→ Your task: Please give the highest position the album reached on the Australian ARIA Charts, according to the article on Thirsty Merc's debut album below.
____ Text segment
Studio album by Thirsty Merc
- Released: 16 August 2004
- Recorded: 2004
- Genre: Rock
- Length: 54:30
- Label: Warner Music Australia
- Producer: Lindsay Gravina

Thirsty Merc chronology
| First Work (2003) | Thirsty Merc (2004) | Slideshows (2007) |

Alternative cover
- Repackage cover (2005)

Singles from Thirsty Merc
- "My Completeness" Released: 19 July 2004; "Someday, Someday" Released: 22 November 2004; "In the Summertime" Released: 11 April 2005; "When the Weather Is Fine" Released: 22 August 2005;

= Thirsty Merc (album) =

Thirsty Merc is the debut studio album release by Australian rock band Thirsty Merc released in 2004.

==History==
In 2004, Lindsay Gravina, who has produced albums for The Living End and Magic Dirt produced the Thirsty Merc's first full-length eponymous album. The album included re-recorded versions of the songs "Katie Q," "Wasting Time," and "Emancipate Myself." From the album, there were three more singles released: "My Completeless", "Someday, Someday", and "In the Summertime" all to moderate radio and chart success. "In the Summertime" is used as the theme to Channel 10 reality television program Bondi Rescue.

In August 2005 the album was re-released with two extra tracks, "When The Weather Is Fine" which was also released as a single, and an alternate version of "Someday, Someday" and also a secret track "Joelene".

==Charts and certifications==
The album reached a chart peak moderately at #15 on the Australian ARIA Charts, but its sales were steady enough to place it at #37 in the end of year chart for 2005, and #12 of Australian releases. the album spent over a year on the albums charts and sold over 120,000 copies, allowing platinum status and shyly missing out on double platinum by 20,000 sales.
________
____ Data for review
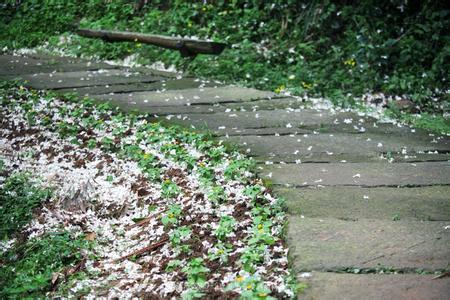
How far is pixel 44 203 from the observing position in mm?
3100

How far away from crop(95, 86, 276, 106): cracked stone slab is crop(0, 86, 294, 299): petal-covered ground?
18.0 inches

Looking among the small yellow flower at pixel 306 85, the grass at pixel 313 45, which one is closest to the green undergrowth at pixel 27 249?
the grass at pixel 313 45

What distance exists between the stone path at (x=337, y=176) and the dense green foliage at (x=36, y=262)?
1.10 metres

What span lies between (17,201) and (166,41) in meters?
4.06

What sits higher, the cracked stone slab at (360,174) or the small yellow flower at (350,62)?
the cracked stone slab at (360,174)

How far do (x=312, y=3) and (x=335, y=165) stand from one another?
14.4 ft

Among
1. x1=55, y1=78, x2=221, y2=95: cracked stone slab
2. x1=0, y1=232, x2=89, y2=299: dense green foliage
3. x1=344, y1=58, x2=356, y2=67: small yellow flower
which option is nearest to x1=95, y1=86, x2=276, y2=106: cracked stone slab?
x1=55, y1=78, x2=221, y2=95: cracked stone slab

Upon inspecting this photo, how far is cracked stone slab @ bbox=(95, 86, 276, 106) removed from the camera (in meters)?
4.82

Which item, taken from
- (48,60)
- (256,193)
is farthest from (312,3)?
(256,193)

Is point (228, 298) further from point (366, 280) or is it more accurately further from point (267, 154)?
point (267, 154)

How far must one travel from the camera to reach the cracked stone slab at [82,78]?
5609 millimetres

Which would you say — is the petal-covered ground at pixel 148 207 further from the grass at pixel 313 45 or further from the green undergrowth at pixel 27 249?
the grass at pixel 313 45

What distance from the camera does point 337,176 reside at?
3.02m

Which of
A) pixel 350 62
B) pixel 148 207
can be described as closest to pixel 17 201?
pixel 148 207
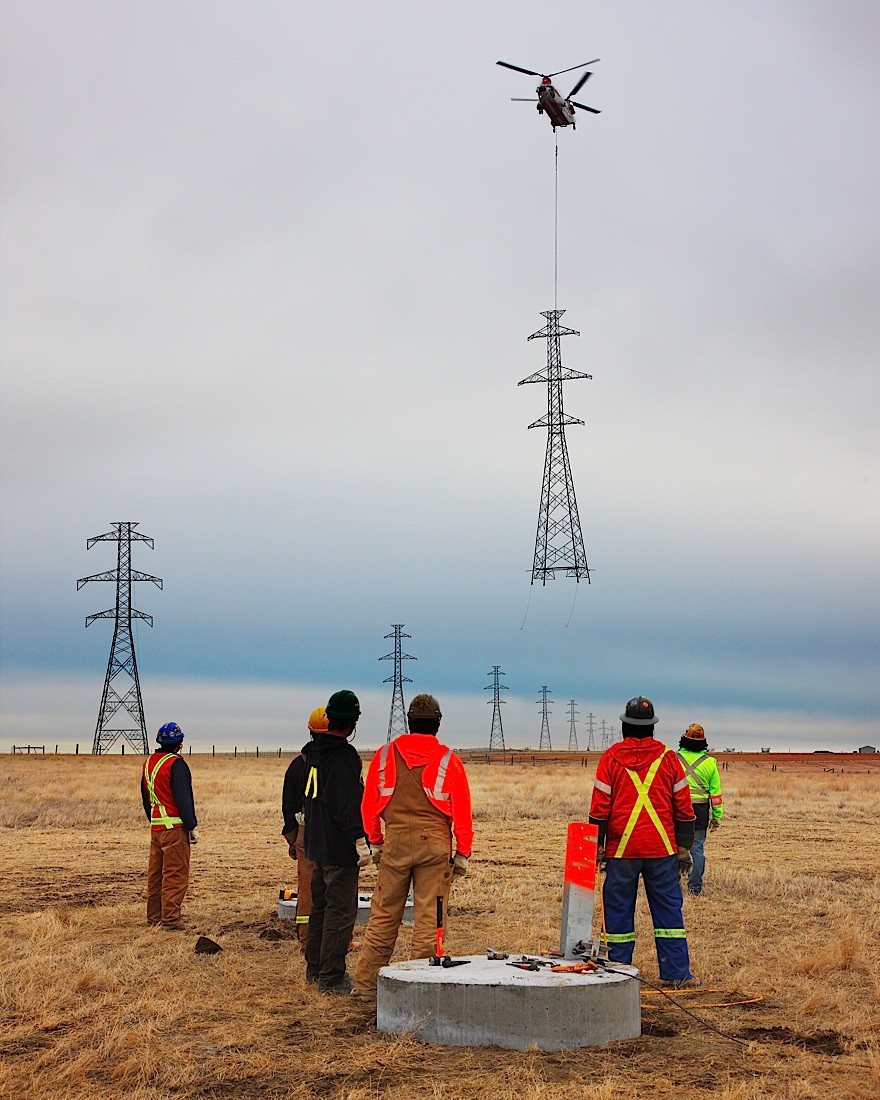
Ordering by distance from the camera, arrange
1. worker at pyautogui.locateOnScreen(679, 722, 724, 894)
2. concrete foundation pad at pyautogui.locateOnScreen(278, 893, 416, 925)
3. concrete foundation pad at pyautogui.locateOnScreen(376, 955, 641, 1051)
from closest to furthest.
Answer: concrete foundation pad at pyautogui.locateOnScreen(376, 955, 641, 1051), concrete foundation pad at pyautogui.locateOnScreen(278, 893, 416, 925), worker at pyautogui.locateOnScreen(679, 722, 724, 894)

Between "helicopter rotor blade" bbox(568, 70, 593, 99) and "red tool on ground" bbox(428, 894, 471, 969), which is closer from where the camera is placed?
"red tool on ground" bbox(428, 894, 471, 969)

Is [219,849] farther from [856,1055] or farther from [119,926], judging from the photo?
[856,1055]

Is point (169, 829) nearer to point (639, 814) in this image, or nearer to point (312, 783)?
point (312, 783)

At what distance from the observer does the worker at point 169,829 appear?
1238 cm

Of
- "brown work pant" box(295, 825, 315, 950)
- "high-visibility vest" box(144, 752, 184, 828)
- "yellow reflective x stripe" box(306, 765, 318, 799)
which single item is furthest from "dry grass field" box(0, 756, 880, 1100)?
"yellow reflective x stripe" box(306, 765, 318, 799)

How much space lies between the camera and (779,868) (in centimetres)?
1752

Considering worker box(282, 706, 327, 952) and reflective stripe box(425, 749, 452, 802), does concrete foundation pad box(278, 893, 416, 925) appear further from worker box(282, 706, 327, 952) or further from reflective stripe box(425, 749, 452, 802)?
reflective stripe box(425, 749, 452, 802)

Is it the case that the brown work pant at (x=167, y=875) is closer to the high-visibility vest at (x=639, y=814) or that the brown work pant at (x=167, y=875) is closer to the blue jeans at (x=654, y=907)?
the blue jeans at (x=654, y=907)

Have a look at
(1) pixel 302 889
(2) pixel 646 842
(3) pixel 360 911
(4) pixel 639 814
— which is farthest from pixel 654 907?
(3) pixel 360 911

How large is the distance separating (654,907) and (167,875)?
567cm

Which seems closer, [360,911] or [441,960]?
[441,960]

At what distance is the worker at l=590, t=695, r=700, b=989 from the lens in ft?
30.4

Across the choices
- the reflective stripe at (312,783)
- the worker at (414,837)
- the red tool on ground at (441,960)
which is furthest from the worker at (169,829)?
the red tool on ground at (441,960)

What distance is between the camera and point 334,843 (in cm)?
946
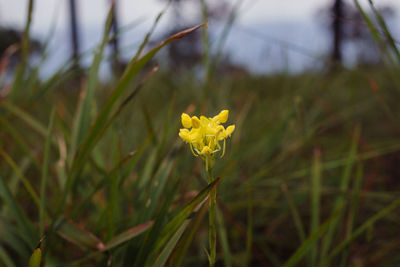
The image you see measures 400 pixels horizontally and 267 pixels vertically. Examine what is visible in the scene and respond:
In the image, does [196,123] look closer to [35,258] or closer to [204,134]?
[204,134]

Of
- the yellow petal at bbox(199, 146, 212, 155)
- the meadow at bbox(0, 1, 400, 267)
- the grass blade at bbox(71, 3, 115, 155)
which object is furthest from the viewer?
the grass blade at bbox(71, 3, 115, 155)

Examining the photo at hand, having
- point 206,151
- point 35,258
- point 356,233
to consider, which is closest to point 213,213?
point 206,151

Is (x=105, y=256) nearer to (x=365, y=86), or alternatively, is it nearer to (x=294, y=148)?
________
____ Data for review
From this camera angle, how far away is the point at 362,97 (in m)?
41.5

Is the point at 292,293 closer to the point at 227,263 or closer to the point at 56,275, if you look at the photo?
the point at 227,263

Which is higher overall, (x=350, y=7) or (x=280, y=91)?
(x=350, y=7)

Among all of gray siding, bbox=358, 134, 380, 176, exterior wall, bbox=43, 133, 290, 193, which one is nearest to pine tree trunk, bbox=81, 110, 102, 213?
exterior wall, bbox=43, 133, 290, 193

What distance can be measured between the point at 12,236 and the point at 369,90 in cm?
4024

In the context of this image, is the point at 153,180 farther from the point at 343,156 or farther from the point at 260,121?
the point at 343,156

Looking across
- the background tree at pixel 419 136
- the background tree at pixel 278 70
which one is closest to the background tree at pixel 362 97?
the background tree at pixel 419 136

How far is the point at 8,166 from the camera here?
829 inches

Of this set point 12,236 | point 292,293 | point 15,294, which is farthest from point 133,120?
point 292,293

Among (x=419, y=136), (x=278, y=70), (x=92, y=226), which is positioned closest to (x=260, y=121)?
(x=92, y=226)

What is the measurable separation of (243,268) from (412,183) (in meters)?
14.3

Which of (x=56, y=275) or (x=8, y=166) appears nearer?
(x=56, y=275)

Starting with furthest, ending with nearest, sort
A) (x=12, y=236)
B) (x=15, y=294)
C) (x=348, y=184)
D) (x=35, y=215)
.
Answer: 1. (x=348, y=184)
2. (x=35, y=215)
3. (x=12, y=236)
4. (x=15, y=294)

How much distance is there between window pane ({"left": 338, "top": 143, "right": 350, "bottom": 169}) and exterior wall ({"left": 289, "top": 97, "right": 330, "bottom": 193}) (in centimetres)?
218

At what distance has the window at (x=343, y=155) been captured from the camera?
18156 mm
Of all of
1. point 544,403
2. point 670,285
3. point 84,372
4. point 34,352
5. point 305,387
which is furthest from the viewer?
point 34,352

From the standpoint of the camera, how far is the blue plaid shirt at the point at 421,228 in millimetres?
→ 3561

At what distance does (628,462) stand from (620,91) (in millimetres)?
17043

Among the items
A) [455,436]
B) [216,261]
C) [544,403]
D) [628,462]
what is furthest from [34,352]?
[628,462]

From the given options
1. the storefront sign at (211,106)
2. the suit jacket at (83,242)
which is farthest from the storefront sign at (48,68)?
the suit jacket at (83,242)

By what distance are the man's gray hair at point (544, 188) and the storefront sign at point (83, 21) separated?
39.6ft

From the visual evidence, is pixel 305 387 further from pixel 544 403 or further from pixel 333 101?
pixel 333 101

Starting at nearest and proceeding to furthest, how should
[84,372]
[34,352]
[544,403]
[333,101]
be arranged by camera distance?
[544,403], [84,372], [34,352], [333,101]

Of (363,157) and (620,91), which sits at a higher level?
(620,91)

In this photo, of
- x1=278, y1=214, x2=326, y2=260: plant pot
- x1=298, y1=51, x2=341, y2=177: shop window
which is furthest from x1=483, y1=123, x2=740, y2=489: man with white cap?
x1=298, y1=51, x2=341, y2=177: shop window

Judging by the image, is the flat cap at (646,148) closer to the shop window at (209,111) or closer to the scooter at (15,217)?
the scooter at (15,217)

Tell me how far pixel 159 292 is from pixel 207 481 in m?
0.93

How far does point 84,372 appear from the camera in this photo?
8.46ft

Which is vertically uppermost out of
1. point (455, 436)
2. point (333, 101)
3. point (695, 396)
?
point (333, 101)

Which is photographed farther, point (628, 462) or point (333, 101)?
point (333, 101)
________
→ Solution to this exercise: #15